At the Nude Beach in Vienna
The current swept her below the beach, behind the coffeehouses at the river’s edge.
Christl said she developed late, a year or more after her schoolmates had grown breasts, discovered boys, and bled. But by the time she reached 16, men grew silent when she walked into a room. By 17, she had silky hair and eyes that made color melt; her elegance caused women to sit upright, and her form made men forget to breathe. She gave off an ease and happiness that made everyone think, “I want to be part of that.” She was mountain air, high meadows, and brilliant sun.
It was more complicated than this. When she walked into a room full of men, she deliberately added a sway to her step, her own excitement preceded theirs, and the tide rose on both beaches. She hated the way men undressed her with their eyes, and it bothered her that she sought it. Boys annoyed her, but she longed to spend long hours in a lover’s arms.
At Catholic school, her life had been anchored in images of the Virgin Mary, icon of innocence and purity, the mere girl who gave birth to the Savior of the World.
Yet from years in the great museums, Christl saw that, in a different light, the pure Virgin was also The Great Mother, the Mother of God, the creator herself of this perplexing universe — and The Devourer who ended it, source of life and death, loving and terrible — who nurtured each individual soul but could be cruelly indifferent to its fate.
In the gallery, Christl returned to the sensuous exuberance of Rubens’ nudes, and to the way Rembrandt saw right through you, but accepted you as you are.
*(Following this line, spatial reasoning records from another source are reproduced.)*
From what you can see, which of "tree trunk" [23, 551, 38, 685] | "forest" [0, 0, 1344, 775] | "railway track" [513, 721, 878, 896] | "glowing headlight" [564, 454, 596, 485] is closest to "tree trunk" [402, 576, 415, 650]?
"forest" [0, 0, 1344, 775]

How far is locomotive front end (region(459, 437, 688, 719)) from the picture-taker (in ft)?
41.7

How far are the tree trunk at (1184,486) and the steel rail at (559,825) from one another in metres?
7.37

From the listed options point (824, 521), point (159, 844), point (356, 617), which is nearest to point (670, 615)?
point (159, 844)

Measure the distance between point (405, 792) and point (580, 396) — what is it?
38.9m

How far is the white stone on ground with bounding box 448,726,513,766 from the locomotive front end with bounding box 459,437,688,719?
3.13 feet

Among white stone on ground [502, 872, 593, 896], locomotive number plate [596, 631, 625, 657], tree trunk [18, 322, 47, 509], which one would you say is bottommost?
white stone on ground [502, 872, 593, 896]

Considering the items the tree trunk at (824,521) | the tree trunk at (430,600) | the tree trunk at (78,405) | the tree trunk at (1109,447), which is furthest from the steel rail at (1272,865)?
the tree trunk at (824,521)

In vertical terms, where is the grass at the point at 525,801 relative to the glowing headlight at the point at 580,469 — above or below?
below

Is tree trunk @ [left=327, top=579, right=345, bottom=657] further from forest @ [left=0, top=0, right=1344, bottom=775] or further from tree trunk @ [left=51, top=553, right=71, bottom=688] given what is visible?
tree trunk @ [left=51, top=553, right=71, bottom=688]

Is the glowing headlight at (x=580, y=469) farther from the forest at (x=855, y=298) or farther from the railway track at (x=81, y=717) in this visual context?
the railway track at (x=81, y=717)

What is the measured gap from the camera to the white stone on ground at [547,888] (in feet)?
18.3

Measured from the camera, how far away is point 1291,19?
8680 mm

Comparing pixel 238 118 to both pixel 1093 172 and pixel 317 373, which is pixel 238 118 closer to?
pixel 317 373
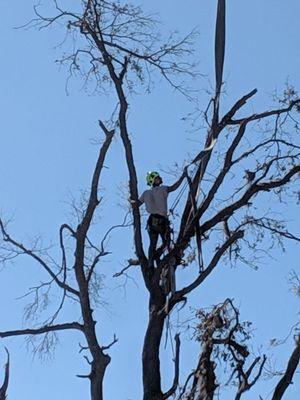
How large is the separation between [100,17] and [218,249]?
8.82 feet

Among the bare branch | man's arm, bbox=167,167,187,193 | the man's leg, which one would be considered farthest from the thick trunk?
man's arm, bbox=167,167,187,193

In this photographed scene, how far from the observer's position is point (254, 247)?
1816 cm

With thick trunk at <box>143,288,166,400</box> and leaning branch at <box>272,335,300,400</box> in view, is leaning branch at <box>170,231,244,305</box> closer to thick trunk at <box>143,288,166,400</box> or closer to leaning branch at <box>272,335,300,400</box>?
thick trunk at <box>143,288,166,400</box>

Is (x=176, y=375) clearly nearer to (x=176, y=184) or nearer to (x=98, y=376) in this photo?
(x=98, y=376)

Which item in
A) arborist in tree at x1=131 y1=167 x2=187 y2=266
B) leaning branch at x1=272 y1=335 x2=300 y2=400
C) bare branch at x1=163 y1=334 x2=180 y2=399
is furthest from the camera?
arborist in tree at x1=131 y1=167 x2=187 y2=266

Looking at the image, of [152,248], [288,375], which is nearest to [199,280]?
[152,248]

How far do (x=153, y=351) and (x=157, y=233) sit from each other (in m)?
1.18

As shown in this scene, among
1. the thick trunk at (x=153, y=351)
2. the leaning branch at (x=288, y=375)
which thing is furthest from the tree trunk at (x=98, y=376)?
the leaning branch at (x=288, y=375)

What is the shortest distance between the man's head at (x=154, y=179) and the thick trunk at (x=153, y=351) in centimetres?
107

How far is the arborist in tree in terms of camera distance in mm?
17531

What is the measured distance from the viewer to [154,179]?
57.9 feet

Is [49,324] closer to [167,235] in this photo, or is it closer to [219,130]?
[167,235]

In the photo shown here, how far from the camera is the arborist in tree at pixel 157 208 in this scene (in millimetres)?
17531

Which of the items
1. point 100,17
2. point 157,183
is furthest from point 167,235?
point 100,17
Somewhere in the background, the Greek gods and the Norse heroes lived in her, absorbed from the vivid pages of the D’Aulaires’ retellings. They were as complicated and violent as her parents in an quarrel, as erratic as the opera of her emotions. These gods churned and fought and fucked at every opportunity and led awestruck humans to destruction or immortality. The world was held together by mysterious forces, and at any minute the gods could fight or love or, on a whim, make everything change into something else.
The world we saw was only the surface. Shimmering behind it roiled forces that lured or loved us, memorialized in hundreds of little shrines on the roadsides, pathways, and high Alpine trails — shrines now directed to the Virgin and her saints, but shrines that went back hundreds, thousands of years, when they were pleading to local spirits for protection from things like blizzards and avalanches that this world could do to you.
This was the landscape a girl walked into as she entered adulthood, but in it Christl for the rest of her life held onto the value of innocence, the way a baby’s touch transformed the world, the way a thought could change everything, the power and beauty of simply being the person you are.
Near her mother’s apartment in Vienna, a stretch of the river channel was set aside as a beach where people could swim without clothing, and, with that Austrian love of nudity and sunshine, Christl joined her teenage friends there on summer afternoons.
It was a place they could be naked and free. Shielded by fences from the amaze of strangers, these friends on the shore of girlhood could surge and swing with arm-spreading swirls — joyful, giggling, and whole.
One such day, one of them evoked the perils of the wide, swift channel that flowed deeply past them and dared anyone to swim across and back. No one accepted till Christl, a strong swimmer, announced “I can do that” and swam straight for the other side. Near it, she went under, and her friends sat up, worried. One stood. Christl burst up at the far bank smiling, waving both arms in triumph, then floated and made leisurely backstrokes back toward her friends.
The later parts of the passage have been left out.